The Court of Appeal has made a significant decision on the question of how far a court can reach once the corporate veil to be pierced, ruling that the English courts should not allow the corporate veil to be pierced in order for contractual claims to be brought against noncontracting parties.

In the recent case of VTB Capital plc v. Nutritek International Corp & Others1, the Court of Appeal made an significant decision on the question of how far a court can reach once the corporate veil has been pierced. A court can, and will, ‘pierce the corporate veil’ if a company is found to be a mere façade concealing the true facts, but the Court of Appeal ruled that the English courts should not pierce the corporate veil to allow contractual claims to be brought against non-contracting parties.

Piercing the Corporate Veil — Fundamental Principles

It is a fundamental principle of English Law that a company has its own legal personality, distinct from its members.2 However, in certain circumstances, it is recognised that a court may ‘pierce the corporate veil’ in order to hold those who control the company (e.g., directors or shareholders) personally responsible for the acts of the company: “it is appropriate to pierce the corporate veil only where special circumstances exist indicating that it is a mere façade concealing the true facts3.

How Far Can the Court Go? — Conflicting Case Law

In Antonio Gramsci Shipping Corp & Others v. Stepanovs4, the High Court decided that the corporate veil should be pierced to allow contractual claims to be brought against non-contracting parties. In situations where the contracting party was merely a ‘puppet’ company, a victim could bring a contractual claim against both the ‘puppet’ company and the non-contracting ‘puppeteer’, who ‘all the time was pulling the strings’.

However, in VTB Capital plc v. Nutritek International Corp & Others5, the High Court declined to follow Gramsci v. Stepanovs. The facts are set out below. VTB entered into a loan agreement with a third party (RAP) in order to fund the acquisition of various dairy companies from Nutritek. RAP subsequently defaulted on the loan. VTB alleged that it had been induced to enter into the loan agreement by fraudulent misrepresentations made by Nutritek as to Nutritek’s control of RAP and the value of the dairy companies. After entering into the loan agreement, VTB discovered that RAP and Nutritek were under common control and, therefore, the transaction was not ‘at arm’s length’.

VTB initially pleaded causes of action against the defendants in deceit and unlawful means conspiracy, but later applied to amend its particulars of claim in order to bring a contractual claim against the second, third and fourth defendants. VTB’s application was refused; the High Court held that it was not appropriate to pierce the corporate veil and allow contractual claims to proceed against the defendants, who were not contracting parties to the loan agreement, i.e., the puppeteer could not be placed into the puppet’s contract.

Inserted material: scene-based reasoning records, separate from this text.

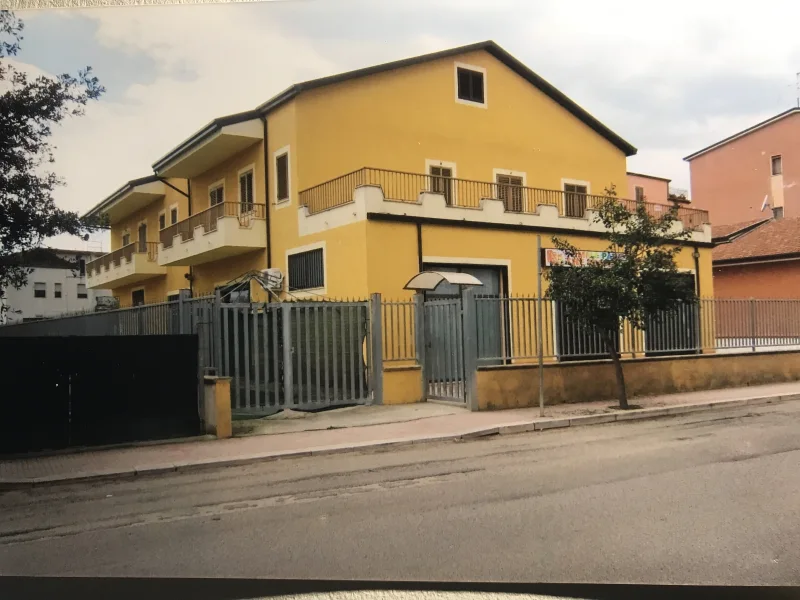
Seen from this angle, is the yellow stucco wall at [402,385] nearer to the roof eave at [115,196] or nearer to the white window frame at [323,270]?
the white window frame at [323,270]

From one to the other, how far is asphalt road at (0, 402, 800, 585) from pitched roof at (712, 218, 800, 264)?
3810 millimetres

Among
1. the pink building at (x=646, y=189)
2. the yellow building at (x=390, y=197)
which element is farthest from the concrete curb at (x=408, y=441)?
the pink building at (x=646, y=189)

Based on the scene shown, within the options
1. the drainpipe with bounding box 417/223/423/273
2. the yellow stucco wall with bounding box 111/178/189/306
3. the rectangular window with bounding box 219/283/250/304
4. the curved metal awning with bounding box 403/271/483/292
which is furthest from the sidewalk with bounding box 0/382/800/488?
the drainpipe with bounding box 417/223/423/273

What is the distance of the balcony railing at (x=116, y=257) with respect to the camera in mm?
6820

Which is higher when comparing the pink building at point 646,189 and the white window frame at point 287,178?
the white window frame at point 287,178

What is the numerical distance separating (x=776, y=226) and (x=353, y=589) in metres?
9.41

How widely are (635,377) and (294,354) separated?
264 inches

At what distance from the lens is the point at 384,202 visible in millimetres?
13844

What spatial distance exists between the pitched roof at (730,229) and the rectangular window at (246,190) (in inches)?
363

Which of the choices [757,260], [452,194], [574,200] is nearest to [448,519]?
[452,194]

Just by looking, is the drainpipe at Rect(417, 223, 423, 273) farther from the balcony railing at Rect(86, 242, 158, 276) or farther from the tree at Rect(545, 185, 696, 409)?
the balcony railing at Rect(86, 242, 158, 276)

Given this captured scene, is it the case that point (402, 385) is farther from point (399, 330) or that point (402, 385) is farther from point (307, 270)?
point (307, 270)

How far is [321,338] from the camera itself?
11.2 m

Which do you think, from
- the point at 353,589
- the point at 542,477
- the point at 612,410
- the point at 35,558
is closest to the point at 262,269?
the point at 612,410
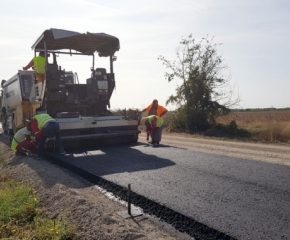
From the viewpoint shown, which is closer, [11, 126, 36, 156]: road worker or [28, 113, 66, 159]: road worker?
[28, 113, 66, 159]: road worker

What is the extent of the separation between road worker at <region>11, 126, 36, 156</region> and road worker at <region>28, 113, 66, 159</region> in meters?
0.48

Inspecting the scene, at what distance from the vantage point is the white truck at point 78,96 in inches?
367

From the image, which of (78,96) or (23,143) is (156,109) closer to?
(78,96)

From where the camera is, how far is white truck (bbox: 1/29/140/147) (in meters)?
9.33

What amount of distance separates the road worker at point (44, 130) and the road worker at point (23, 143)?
48 centimetres

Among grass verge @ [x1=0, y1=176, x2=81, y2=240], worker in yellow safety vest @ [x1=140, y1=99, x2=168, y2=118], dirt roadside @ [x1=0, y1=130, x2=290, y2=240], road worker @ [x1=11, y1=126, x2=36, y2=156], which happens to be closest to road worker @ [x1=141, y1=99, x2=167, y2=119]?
worker in yellow safety vest @ [x1=140, y1=99, x2=168, y2=118]

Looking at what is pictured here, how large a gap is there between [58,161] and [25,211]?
12.1 ft

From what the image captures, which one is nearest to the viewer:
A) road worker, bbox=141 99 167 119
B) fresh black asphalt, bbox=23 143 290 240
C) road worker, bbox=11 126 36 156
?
fresh black asphalt, bbox=23 143 290 240

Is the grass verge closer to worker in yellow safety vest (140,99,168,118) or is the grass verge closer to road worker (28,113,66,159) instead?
road worker (28,113,66,159)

Clarification by the Court of Appeal

On appeal, the Court of Appeal upheld the decision of the High Court; it was not open to the English courts to hold, once the corporate veil has been pierced, that a puppeteer was a party to a puppet company’s contract.

The Court of Appeal also used the opportunity to re-state and clarify the general principles a court should apply when deciding whether to pierce the corporate veil:

  1. Ownership and control of a company are not of themselves sufficient to justify piercing the veil
  2. The court cannot pierce the corporate veil, even when no unconnected third party is involved, merely because it is perceived that to do so is necessary in the interests of justice
  3. The corporate veil can only be pierced when there is some impropriety
  4. The company’s involvement in an impropriety will not by itself justify a piercing of its veil: the impropriety “must be linked to use of the company structure to avoid or conceal liability
  5. It follows that if the court is to pierce the veil, it is necessary to show both control of the company by the wrongdoer and impropriety in the sense of a misuse of the company as a device or façade to conceal wrongdoing
  6. A company can be a façade for such purposes even though not incorporated with deceptive intent; “the question is whether it is being used as a façade at the time of the relevant transaction(s)
  7. A piercing of the corporate veil will not be available only if there is no other remedy available against the wrongdoers for the wrong they have committed

Conclusion

The Court of Appeal, in upholding the decision of the High Court in this case, has provided much-needed clarity to the question of the circumstances in which the corporate veil can be pierced. As such, it serves as a useful reminder of the fundamental principle of English law that a company has a separate legal personality from its members, and that only in exceptional circumstances will the court pierce the corporate veil.